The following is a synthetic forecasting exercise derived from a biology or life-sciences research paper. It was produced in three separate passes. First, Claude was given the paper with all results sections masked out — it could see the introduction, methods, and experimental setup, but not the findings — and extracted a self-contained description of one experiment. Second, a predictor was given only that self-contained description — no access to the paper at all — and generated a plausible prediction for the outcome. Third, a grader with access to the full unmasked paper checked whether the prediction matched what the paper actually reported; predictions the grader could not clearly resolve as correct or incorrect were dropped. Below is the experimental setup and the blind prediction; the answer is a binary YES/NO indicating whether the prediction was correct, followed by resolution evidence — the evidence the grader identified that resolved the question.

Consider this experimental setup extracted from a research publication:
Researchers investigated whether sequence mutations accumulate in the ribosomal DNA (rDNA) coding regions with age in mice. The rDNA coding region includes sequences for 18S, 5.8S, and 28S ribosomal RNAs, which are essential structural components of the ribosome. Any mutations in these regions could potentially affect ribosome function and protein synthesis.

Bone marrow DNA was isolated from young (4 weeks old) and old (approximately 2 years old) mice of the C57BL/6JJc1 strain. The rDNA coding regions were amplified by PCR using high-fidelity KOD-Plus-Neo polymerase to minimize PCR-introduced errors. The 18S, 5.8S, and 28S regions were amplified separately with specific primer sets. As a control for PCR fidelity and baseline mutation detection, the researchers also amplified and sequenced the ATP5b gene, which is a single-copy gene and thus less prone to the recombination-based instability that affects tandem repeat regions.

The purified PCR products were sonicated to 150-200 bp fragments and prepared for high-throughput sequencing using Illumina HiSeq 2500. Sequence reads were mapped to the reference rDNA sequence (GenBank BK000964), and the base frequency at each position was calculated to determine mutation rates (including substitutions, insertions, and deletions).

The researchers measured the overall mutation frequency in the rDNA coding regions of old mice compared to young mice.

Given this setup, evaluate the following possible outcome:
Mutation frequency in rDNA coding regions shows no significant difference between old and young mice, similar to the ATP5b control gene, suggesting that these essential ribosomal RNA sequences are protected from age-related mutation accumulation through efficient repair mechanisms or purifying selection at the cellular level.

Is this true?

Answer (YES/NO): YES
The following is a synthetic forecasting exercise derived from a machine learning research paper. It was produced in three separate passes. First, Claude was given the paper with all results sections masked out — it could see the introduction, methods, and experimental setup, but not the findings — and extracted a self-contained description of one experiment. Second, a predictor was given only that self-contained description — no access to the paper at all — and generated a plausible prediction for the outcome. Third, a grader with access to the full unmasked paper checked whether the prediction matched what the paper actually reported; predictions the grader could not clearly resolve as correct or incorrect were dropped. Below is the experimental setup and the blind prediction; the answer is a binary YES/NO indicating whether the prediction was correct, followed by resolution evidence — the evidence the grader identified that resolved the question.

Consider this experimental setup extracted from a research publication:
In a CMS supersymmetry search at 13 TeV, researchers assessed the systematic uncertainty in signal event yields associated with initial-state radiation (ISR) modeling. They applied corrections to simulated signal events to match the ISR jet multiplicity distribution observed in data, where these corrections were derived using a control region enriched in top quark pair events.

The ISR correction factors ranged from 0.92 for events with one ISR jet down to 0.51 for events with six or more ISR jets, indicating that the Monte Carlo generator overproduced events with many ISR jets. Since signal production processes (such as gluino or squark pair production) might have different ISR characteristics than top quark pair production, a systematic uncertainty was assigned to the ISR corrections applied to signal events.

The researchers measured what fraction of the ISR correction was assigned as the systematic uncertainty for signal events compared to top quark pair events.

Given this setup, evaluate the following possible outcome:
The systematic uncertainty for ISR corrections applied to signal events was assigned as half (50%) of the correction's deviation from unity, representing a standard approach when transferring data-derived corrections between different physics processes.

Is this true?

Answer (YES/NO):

___

- _Exercise_: The response should be an exact copy of every line above.

- _Expected answer_:
The following is a synthetic forecasting exercise derived from a biology or life-sciences research paper. It was produced in three separate passes. First, Claude was given the paper with all results sections masked out — it could see the introduction, methods, and experimental setup, but not the findings — and extracted a self-contained description of one experiment. Second, a predictor was given only that self-contained description — no access to the paper at all — and generated a plausible prediction for the outcome. Third, a grader with access to the full unmasked paper checked whether the prediction matched what the paper actually reported; predictions the grader could not clearly resolve as correct or incorrect were dropped. Below is the experimental setup and the blind prediction; the answer is a binary YES/NO indicating whether the prediction was correct, followed by resolution evidence — the evidence the grader identified that resolved the question.

Consider this experimental setup extracted from a research publication:
Researchers investigated whether sequence mutations accumulate in the ribosomal DNA (rDNA) coding regions with age in mice. The rDNA coding region includes sequences for 18S, 5.8S, and 28S ribosomal RNAs, which are essential structural components of the ribosome. Any mutations in these regions could potentially affect ribosome function and protein synthesis.

Bone marrow DNA was isolated from young (4 weeks old) and old (approximately 2 years old) mice of the C57BL/6JJc1 strain. The rDNA coding regions were amplified by PCR using high-fidelity KOD-Plus-Neo polymerase to minimize PCR-introduced errors. The 18S, 5.8S, and 28S regions were amplified separately with specific primer sets. As a control for PCR fidelity and baseline mutation detection, the researchers also amplified and sequenced the ATP5b gene, which is a single-copy gene and thus less prone to the recombination-based instability that affects tandem repeat regions.

The purified PCR products were sonicated to 150-200 bp fragments and prepared for high-throughput sequencing using Illumina HiSeq 2500. Sequence reads were mapped to the reference rDNA sequence (GenBank BK000964), and the base frequency at each position was calculated to determine mutation rates (including substitutions, insertions, and deletions).

The researchers measured the overall mutation frequency in the rDNA coding regions of old mice compared to young mice.

Given this setup, evaluate the following possible outcome:
Mutation frequency in rDNA coding regions shows no significant difference between old and young mice, similar to the ATP5b control gene, suggesting that these essential ribosomal RNA sequences are protected from age-related mutation accumulation through efficient repair mechanisms or purifying selection at the cellular level.

Is this true?

Answer (YES/NO): YES
The following is a synthetic forecasting exercise derived from a machine learning research paper. It was produced in three separate passes. First, Claude was given the paper with all results sections masked out — it could see the introduction, methods, and experimental setup, but not the findings — and extracted a self-contained description of one experiment. Second, a predictor was given only that self-contained description — no access to the paper at all — and generated a plausible prediction for the outcome. Third, a grader with access to the full unmasked paper checked whether the prediction matched what the paper actually reported; predictions the grader could not clearly resolve as correct or incorrect were dropped. Below is the experimental setup and the blind prediction; the answer is a binary YES/NO indicating whether the prediction was correct, followed by resolution evidence — the evidence the grader identified that resolved the question.

Consider this experimental setup extracted from a research publication:
In a CMS supersymmetry search at 13 TeV, researchers assessed the systematic uncertainty in signal event yields associated with initial-state radiation (ISR) modeling. They applied corrections to simulated signal events to match the ISR jet multiplicity distribution observed in data, where these corrections were derived using a control region enriched in top quark pair events.

The ISR correction factors ranged from 0.92 for events with one ISR jet down to 0.51 for events with six or more ISR jets, indicating that the Monte Carlo generator overproduced events with many ISR jets. Since signal production processes (such as gluino or squark pair production) might have different ISR characteristics than top quark pair production, a systematic uncertainty was assigned to the ISR corrections applied to signal events.

The researchers measured what fraction of the ISR correction was assigned as the systematic uncertainty for signal events compared to top quark pair events.

Given this setup, evaluate the following possible outcome:
The systematic uncertainty for ISR corrections applied to signal events was assigned as half (50%) of the correction's deviation from unity, representing a standard approach when transferring data-derived corrections between different physics processes.

Is this true?

Answer (YES/NO):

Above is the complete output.